TO-DO ITEM A — Reproduce the rows starting with the first of them and going on through the line with "R3のむし歯数は、青森県と全国のどちらが大きいですか？ 青森県 R5のむし歯有病者率（全国）の値はいくつですか？", both ends included. Omit the pictures from your output.

SELECTED TEXT —
>>>>
March 2, 2016

Relationships Grow, Academics Lag After Arlington High School's Turbulent Restart


“Contrary to some people's belief, I am convinced that no one wants to see Arlington fail," Principal Stan Law says. "And I certainly didn't take the job to fail."

Arlington Principal Stan Law talks with students as the school lets out Feb. 4, 2016, the day after a popular student's shooting death. Shortly after, Law calls staff together to thank them for making a "tough day, a great day for the kids ... tomorrow our goal is to return to normalcy as much as possible." Photo: Eric Weddle/WFYI Public Media

 

This is part of the series A New Day about Arlington Community High School. 

INDIANAPOLIS -- On the afternoon of Feb. 3, junior Jaylan Murray was shot to death a few blocks from Arlington Community High School. Murray was a football player and an honor roll student, one of the school's bright stars. 

News of the 17-year-old’s death spread quickly across social media. The next morning, students walked into Arlington knowing their friend, teammate and fellow Golden Knight was gone. The school responded immediately: an assembly was held before classes began to let students mourn and explain how they’d all get through the day.

Afterward, assistant principal Debra Ward and dean Art Dumis stood in the quiet school entryway. Nearby students hugged each other and cried.

“He made a bonding with a lot of our kids,” Ward says. “We’ve got a lot of adults here that are upset today, man. I have worked with at least five of them crying on my shoulder.”
<<<<
DATA TO EXAMINE —
>>>>
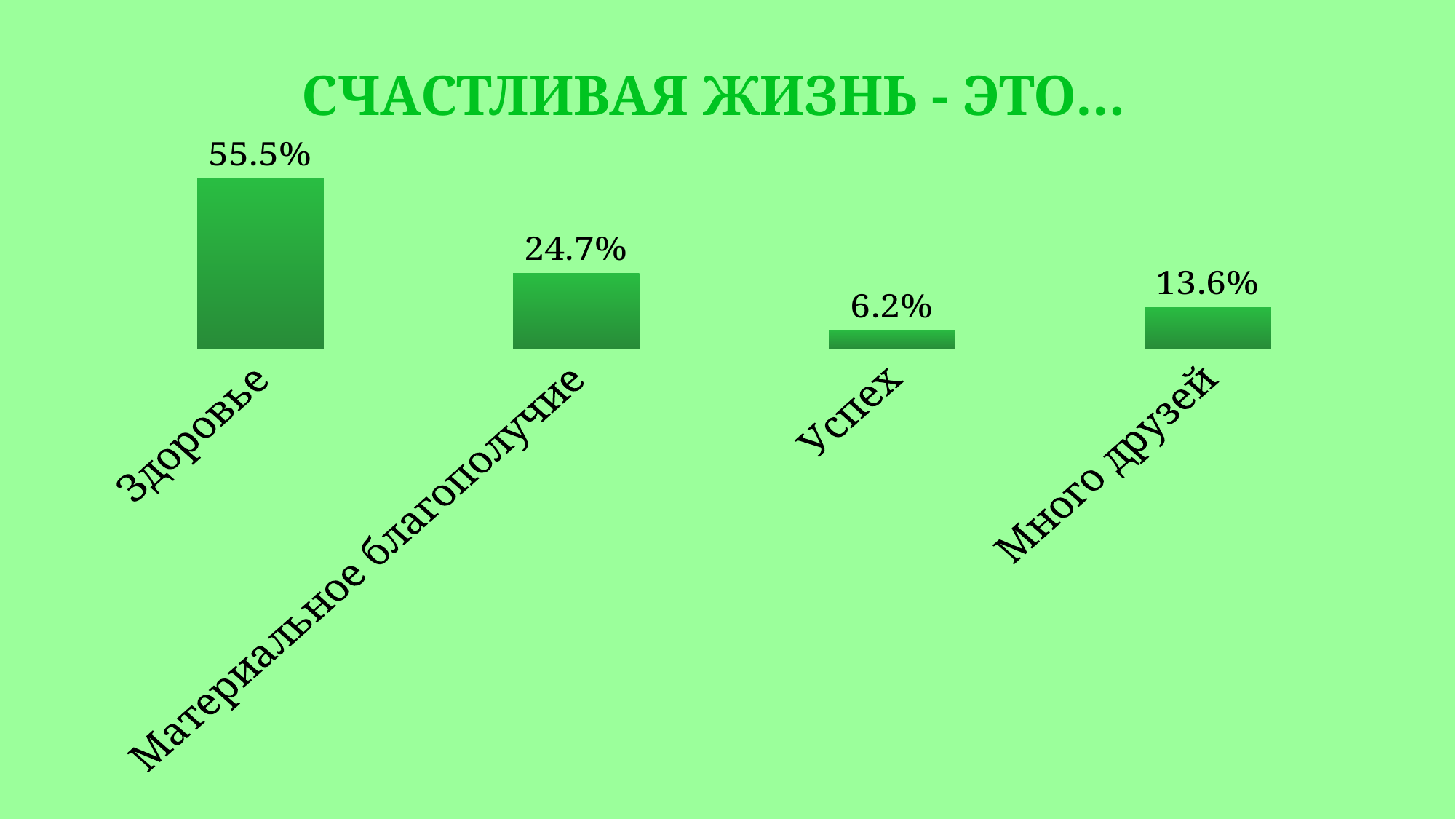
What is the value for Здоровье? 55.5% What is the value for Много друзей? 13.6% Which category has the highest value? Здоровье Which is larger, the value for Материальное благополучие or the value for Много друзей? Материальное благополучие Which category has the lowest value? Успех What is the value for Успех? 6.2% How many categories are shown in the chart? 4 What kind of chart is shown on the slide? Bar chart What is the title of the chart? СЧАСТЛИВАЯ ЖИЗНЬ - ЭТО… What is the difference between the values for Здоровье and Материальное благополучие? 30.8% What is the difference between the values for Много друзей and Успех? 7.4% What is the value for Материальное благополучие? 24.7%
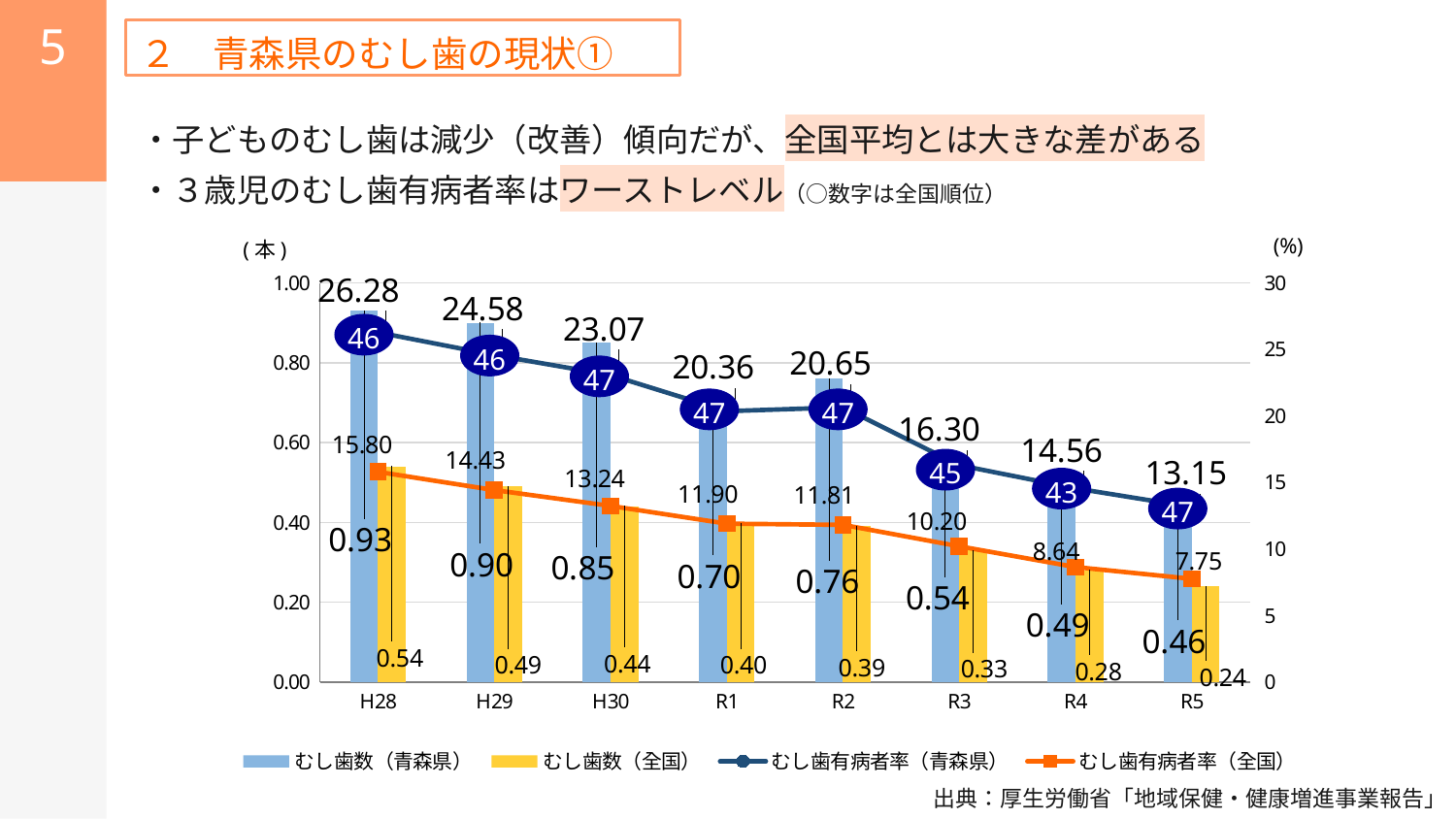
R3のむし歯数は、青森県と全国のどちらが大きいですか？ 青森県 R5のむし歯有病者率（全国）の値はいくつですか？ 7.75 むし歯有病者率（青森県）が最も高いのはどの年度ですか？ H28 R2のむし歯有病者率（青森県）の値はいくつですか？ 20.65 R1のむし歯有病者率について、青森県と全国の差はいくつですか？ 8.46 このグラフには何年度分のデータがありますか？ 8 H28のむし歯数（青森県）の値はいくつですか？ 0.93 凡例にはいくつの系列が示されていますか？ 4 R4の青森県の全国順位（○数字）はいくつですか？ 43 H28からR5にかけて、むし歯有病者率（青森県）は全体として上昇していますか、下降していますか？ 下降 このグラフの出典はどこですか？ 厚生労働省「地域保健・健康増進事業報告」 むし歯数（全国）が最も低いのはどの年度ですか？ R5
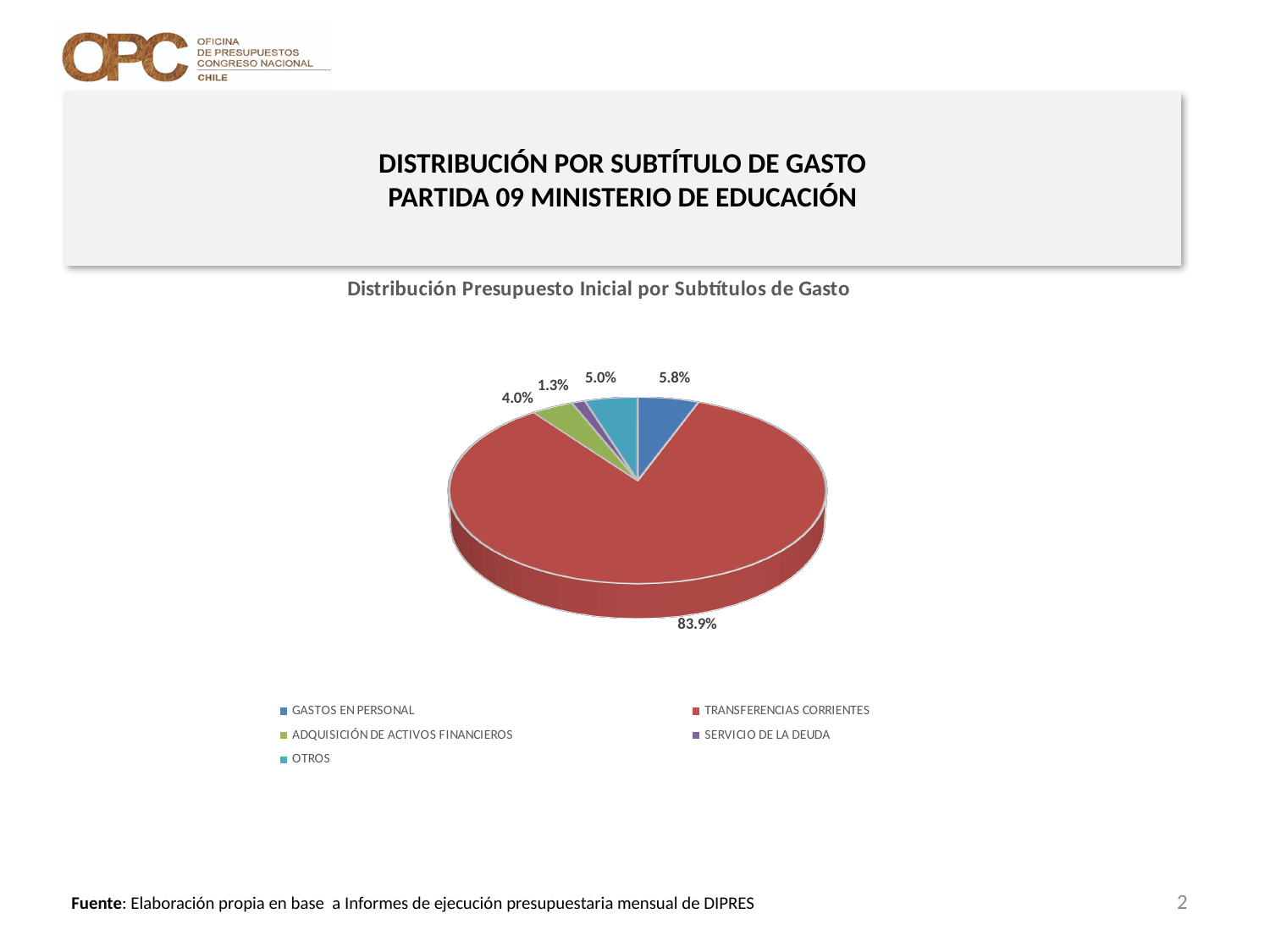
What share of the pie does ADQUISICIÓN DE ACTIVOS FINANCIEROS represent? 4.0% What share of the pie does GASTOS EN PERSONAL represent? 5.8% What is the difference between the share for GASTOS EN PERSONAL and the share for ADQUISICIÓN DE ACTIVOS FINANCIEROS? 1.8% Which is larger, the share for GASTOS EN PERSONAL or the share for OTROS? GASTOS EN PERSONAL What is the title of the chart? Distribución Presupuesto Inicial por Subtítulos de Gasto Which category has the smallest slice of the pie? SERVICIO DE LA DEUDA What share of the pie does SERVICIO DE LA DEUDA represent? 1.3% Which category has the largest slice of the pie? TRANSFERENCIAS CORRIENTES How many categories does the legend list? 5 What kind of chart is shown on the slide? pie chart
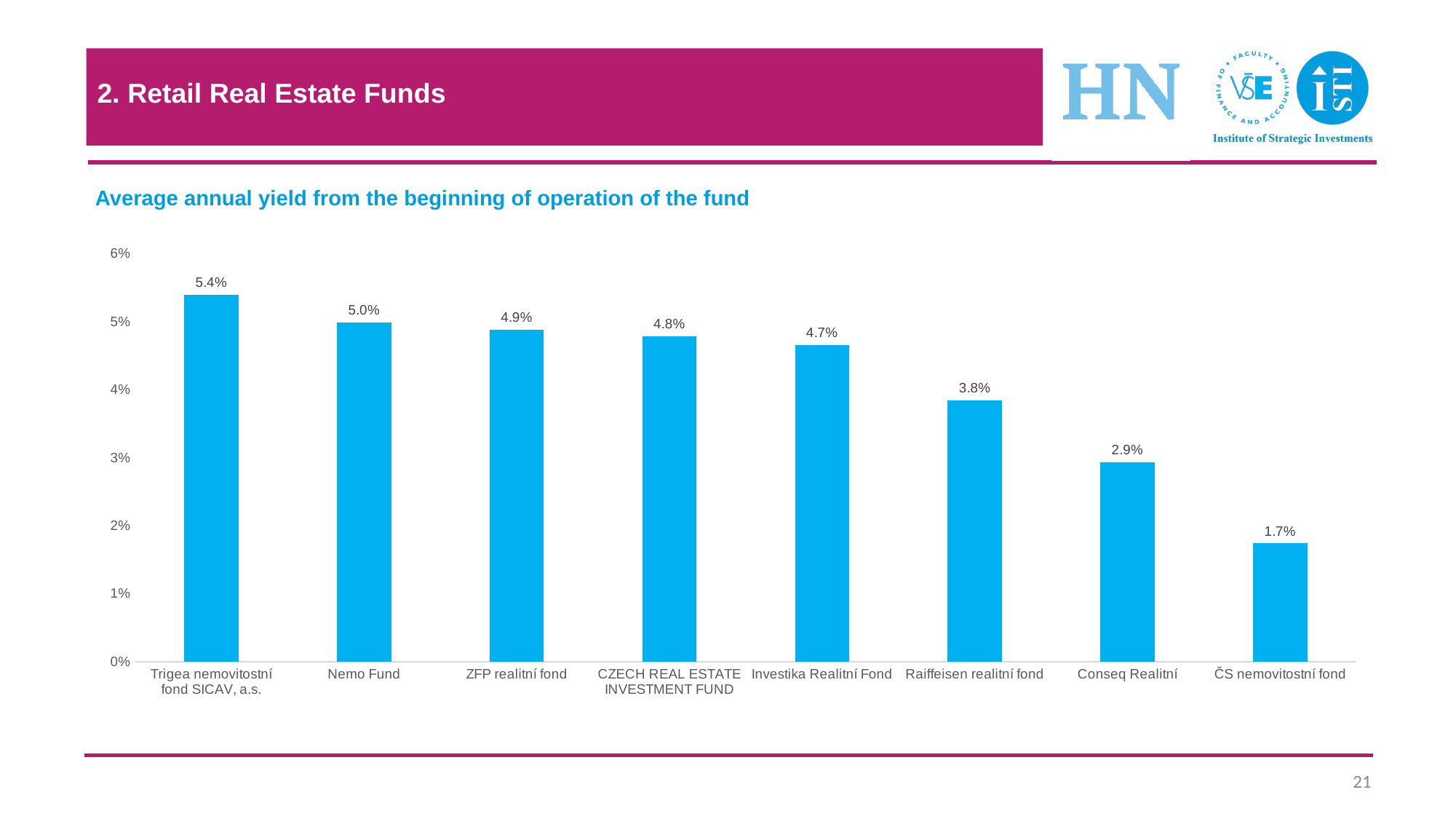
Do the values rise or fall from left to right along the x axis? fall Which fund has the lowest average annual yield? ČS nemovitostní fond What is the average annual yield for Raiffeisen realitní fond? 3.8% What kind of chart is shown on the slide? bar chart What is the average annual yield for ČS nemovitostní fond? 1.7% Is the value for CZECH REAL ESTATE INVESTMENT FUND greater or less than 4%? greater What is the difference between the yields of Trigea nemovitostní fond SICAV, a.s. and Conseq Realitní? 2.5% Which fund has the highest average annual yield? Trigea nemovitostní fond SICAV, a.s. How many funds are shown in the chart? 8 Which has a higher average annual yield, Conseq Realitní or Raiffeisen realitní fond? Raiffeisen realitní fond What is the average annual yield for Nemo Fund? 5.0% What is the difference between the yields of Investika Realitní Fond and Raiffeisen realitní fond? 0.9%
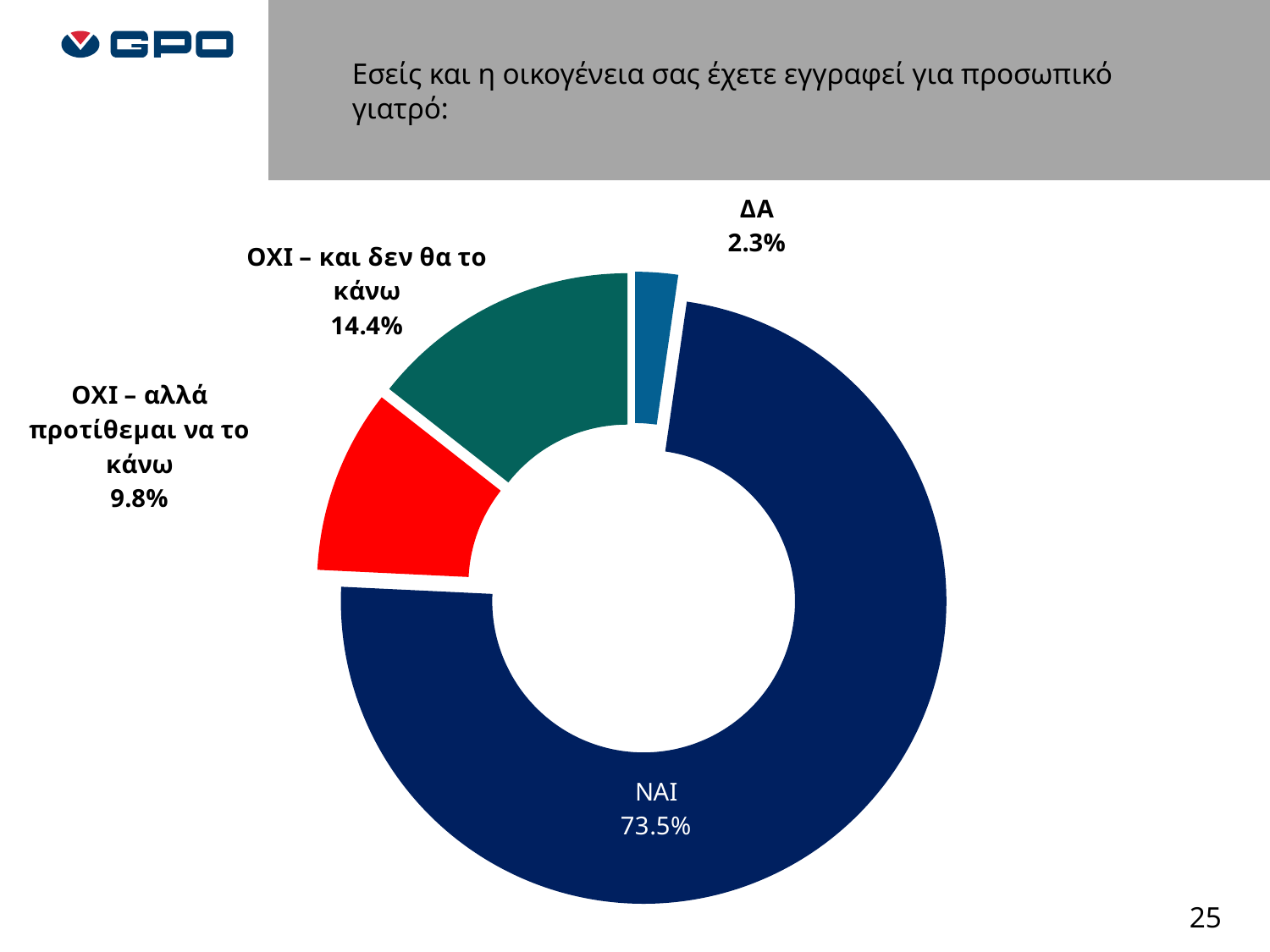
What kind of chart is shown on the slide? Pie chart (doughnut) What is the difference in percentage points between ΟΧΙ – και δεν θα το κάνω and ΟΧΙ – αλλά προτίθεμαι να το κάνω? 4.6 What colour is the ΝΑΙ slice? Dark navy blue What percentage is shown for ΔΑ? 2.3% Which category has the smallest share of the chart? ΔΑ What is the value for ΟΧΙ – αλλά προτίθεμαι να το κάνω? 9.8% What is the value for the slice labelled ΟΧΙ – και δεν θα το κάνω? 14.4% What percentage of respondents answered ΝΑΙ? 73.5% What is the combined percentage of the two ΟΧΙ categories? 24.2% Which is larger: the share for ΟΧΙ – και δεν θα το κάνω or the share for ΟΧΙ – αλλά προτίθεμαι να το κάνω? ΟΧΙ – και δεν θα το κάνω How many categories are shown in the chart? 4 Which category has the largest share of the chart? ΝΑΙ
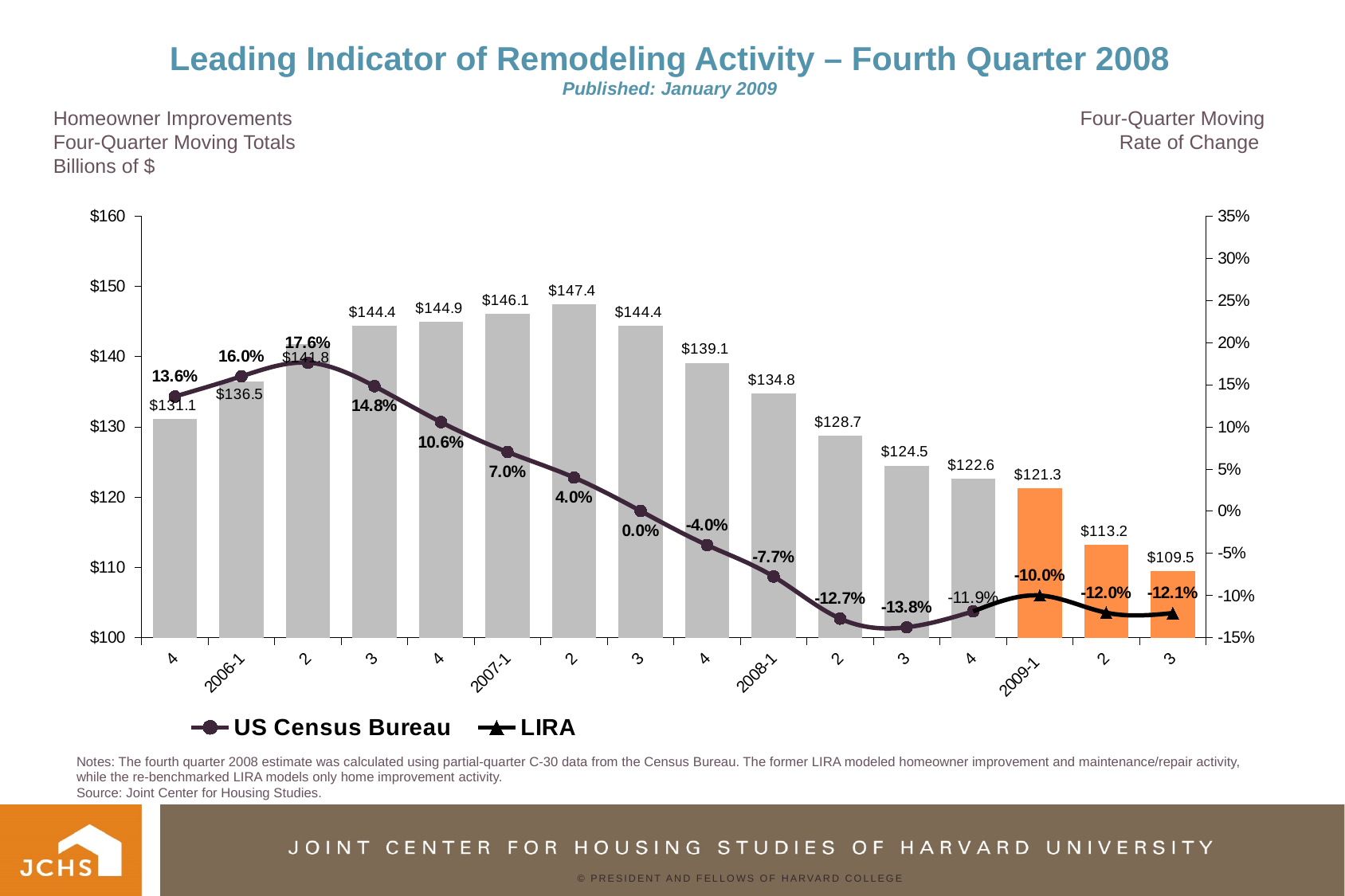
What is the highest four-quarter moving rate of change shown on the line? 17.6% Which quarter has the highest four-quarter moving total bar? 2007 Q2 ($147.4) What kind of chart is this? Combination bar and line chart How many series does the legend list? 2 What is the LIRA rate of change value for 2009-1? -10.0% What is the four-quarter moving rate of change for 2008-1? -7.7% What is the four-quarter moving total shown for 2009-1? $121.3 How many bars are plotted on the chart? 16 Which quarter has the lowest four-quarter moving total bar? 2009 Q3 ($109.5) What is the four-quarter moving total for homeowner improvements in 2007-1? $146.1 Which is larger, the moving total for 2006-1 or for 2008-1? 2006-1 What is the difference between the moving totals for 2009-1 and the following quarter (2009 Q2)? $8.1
<<<<
TO-DO ITEM B —
Answer these questions from the article on Arlington High School:
(i) Who is the principal of Arlington?
(ii) How old was Jaylan Murray?
(iii) What did the school hold before classes began on the morning after his death?

TASK ANSWER A —
What is the value for Здоровье? 55.5% What is the value for Много друзей? 13.6% Which category has the highest value? Здоровье Which is larger, the value for Материальное благополучие or the value for Много друзей? Материальное благополучие Which category has the lowest value? Успех What is the value for Успех? 6.2% How many categories are shown in the chart? 4 What kind of chart is shown on the slide? Bar chart What is the title of the chart? СЧАСТЛИВАЯ ЖИЗНЬ - ЭТО… What is the difference between the values for Здоровье and Материальное благополучие? 30.8% What is the difference between the values for Много друзей and Успех? 7.4% What is the value for Материальное благополучие? 24.7%
R3のむし歯数は、青森県と全国のどちらが大きいですか？ 青森県 R5のむし歯有病者率（全国）の値はいくつですか？ 7.75 むし歯有病者率（青森県）が最も高いのはどの年度ですか？ H28 R2のむし歯有病者率（青森県）の値はいくつですか？ 20.65 R1のむし歯有病者率について、青森県と全国の差はいくつですか？ 8.46 このグラフには何年度分のデータがありますか？ 8 H28のむし歯数（青森県）の値はいくつですか？ 0.93 凡例にはいくつの系列が示されていますか？ 4 R4の青森県の全国順位（○数字）はいくつですか？ 43 H28からR5にかけて、むし歯有病者率（青森県）は全体として上昇していますか、下降していますか？ 下降 このグラフの出典はどこですか？ 厚生労働省「地域保健・健康増進事業報告」 むし歯数（全国）が最も低いのはどの年度ですか？ R5

TASK ANSWER B —
(i) Stan Law
(ii) 17
(iii) An assembly